• **PASSAGE**:
Stratified-Transformer icon indicating copy to clipboard operation
Stratified-Transformer copied to clipboard

Overfitting on S3DIS during training

Open QasimKhan5x opened this issue 2 years ago • 9 comments

Hi, I am training stratified transformer with the same settings as yours except that I used max_batch_points: 600000 and batch_size: 24 with 3 GPUs. I got max mIOU of 0.70111 on validation. But the validation loss is as follows: Capture

The training loss is decreasing smoothly on the other hand. Why is the model overfitting so bad?

QasimKhan5x avatar Oct 12 '22 15:10 QasimKhan5x

It is weird to see the severe overfitting problem. Can you try the default configuration to see whether the problem still exists? I wonder maybe because the training parameters will have some side-effect on that. BTW, if you get 0.701 validation mIoU, you can already reproduce our results reported on the paper using the test.py script.

X-Lai avatar Oct 13 '22 13:10 X-Lai

Ok I'll try the default config and get back to you. BTW you used a batch size of 8 with 4 GPUs, so each GPU receives a batch size of 2. If I were to use 3 GPUs, I ought to use a batch size of 6 to match the default, right?

QasimKhan5x avatar Oct 13 '22 13:10 QasimKhan5x

But if you use different batch size, you also should modify learning rate and other related parameters accordingly.

X-Lai avatar Oct 15 '22 10:10 X-Lai

I kept the batch size at 8 and used 4 GPUs. The validation mIoU seems to peak around 70 again but the same validation loss curve is observed. Did you observe this during training?

QasimKhan5x avatar Oct 15 '22 10:10 QasimKhan5x

Not yet. I have run multiple times, and often got the best validation model in the last 20 epochs, and the val miou continues no to decrease as shown in our training log (released in the README.md file).

• **Stored entries**:
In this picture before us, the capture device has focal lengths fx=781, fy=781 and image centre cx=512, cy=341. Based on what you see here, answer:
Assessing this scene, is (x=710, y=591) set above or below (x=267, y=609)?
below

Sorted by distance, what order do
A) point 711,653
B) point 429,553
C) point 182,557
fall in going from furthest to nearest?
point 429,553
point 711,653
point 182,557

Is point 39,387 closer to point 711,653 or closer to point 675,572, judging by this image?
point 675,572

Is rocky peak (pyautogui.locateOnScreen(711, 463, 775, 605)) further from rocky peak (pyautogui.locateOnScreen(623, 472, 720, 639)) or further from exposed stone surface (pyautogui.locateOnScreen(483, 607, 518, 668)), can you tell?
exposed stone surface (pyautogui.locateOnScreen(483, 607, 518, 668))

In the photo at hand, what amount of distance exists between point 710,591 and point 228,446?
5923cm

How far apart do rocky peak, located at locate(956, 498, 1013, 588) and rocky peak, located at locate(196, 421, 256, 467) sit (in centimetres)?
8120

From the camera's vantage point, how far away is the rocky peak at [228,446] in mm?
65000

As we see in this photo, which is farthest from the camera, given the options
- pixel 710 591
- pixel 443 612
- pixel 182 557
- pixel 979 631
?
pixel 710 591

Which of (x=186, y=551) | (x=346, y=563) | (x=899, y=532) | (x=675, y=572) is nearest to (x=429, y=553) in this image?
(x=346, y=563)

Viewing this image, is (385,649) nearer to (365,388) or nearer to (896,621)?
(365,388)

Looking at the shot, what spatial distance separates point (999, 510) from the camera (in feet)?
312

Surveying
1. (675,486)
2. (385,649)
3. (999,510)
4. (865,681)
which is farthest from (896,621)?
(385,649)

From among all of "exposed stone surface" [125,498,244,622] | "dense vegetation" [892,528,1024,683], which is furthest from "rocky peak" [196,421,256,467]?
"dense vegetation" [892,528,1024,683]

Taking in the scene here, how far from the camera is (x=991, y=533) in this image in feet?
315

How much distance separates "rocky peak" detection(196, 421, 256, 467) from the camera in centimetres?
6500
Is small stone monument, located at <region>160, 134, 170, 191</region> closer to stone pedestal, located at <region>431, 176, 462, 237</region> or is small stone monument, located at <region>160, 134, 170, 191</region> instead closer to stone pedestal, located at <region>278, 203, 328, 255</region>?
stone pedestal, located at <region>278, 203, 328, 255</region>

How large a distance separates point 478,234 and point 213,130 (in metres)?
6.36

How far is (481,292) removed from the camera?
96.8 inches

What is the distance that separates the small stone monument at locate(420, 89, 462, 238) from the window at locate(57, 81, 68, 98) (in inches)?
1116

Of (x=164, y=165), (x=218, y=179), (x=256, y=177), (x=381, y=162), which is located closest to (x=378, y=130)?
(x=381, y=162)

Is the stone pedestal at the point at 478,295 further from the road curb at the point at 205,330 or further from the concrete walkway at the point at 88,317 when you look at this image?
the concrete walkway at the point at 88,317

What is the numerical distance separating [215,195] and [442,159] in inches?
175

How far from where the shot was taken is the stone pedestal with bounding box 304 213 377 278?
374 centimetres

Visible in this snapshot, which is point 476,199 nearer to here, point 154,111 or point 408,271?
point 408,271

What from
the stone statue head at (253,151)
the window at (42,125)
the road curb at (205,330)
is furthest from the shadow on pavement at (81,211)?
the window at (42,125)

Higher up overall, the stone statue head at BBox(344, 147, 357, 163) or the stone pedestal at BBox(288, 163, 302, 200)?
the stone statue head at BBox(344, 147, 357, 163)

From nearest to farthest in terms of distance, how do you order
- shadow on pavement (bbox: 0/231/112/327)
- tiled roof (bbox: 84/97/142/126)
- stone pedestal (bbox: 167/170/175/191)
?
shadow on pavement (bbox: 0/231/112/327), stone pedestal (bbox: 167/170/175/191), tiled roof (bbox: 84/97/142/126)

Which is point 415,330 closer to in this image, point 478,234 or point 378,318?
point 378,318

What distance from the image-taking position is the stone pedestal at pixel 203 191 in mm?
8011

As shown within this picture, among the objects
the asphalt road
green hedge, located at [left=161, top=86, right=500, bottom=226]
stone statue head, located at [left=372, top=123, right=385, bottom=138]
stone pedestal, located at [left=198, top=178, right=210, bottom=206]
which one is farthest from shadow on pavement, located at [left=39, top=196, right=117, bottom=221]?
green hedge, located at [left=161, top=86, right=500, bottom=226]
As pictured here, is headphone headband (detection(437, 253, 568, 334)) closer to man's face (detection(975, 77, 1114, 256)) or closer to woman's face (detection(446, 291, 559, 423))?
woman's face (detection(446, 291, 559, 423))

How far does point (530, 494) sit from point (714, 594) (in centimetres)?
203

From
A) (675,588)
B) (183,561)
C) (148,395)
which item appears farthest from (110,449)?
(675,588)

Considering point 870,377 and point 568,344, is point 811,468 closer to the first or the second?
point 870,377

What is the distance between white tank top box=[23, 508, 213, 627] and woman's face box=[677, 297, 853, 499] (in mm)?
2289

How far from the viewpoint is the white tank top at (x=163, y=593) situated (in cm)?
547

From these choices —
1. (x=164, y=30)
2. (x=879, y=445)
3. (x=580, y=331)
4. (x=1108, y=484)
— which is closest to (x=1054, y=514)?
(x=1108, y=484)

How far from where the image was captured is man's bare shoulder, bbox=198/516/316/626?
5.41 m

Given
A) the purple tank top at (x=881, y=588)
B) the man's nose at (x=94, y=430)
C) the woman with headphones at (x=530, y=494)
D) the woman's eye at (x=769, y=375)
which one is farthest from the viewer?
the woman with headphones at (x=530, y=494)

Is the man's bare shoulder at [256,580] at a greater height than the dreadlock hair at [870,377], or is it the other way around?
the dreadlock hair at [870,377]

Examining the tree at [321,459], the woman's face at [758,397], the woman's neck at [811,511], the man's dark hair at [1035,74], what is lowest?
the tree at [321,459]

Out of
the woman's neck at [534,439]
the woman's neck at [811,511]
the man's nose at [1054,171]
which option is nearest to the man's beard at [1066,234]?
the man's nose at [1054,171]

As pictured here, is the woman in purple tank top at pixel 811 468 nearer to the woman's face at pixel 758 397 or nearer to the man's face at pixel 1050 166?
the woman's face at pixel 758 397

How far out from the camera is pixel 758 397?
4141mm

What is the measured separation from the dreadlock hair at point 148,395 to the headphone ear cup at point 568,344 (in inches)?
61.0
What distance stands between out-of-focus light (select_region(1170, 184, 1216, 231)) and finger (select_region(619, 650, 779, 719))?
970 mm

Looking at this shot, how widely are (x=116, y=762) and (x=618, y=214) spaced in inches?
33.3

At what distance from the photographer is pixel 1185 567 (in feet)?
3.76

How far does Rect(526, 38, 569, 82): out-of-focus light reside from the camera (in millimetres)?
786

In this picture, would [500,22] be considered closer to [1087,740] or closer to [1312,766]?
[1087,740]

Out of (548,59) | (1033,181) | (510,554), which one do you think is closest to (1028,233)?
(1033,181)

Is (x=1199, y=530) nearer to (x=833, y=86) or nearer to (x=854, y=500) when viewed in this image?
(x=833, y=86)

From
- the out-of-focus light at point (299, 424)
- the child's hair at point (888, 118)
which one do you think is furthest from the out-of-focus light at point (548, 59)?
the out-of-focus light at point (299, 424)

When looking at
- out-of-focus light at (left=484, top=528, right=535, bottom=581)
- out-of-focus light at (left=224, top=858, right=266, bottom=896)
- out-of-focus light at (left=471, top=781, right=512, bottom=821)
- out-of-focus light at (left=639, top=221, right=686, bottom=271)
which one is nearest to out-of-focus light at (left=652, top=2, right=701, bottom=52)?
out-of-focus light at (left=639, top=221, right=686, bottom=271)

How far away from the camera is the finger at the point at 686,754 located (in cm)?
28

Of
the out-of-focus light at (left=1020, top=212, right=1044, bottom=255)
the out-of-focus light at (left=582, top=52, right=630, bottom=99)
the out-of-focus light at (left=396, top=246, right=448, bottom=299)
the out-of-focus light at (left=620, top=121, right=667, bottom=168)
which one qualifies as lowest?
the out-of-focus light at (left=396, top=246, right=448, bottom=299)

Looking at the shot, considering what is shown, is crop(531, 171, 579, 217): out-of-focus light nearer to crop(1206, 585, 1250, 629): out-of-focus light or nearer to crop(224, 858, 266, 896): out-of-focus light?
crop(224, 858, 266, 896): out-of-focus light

• **TASK OBJECTIVE**: Resume the forum thread on overfitting when training on S3DIS, starting after its last reply. The items play no part in what follows.

• **RESPONSE FOR THIS EXERCISE**:
X-Lai avatar Oct 15 '22 11:10 X-Lai

I am getting the following curves (this is my second run with 8 batch size)

image

As you can see, everything is performing good except the validation loss. My question is whether this is normal behavior or is it unexpected?

QasimKhan5x avatar Oct 15 '22 11:10 QasimKhan5x

Thank you for pointing out this observation. Actually, I am not aware of this before. But here are some hints. 1. Although the loss_val could increase later, it seems the miou_val continues to increase. The difference between these two metrics is a little weird. 2. Before 60 epochs, learning rate is fixed, so this may cause the overfitting issue. But whether the trainning is normal, we still need to see the curve of the last 40 epochs.

X-Lai avatar Oct 15 '22 11:10 X-Lai

But overall, I think once the validation miou is strong enough, the training is normal, even though there is something unstable within.

X-Lai avatar Oct 15 '22 11:10 X-Lai

@X-Lai Thank you for your work! I noticed that you did not mention the number of parameters in your paper. Can you please tell me the number of parameters for the model on s3dis?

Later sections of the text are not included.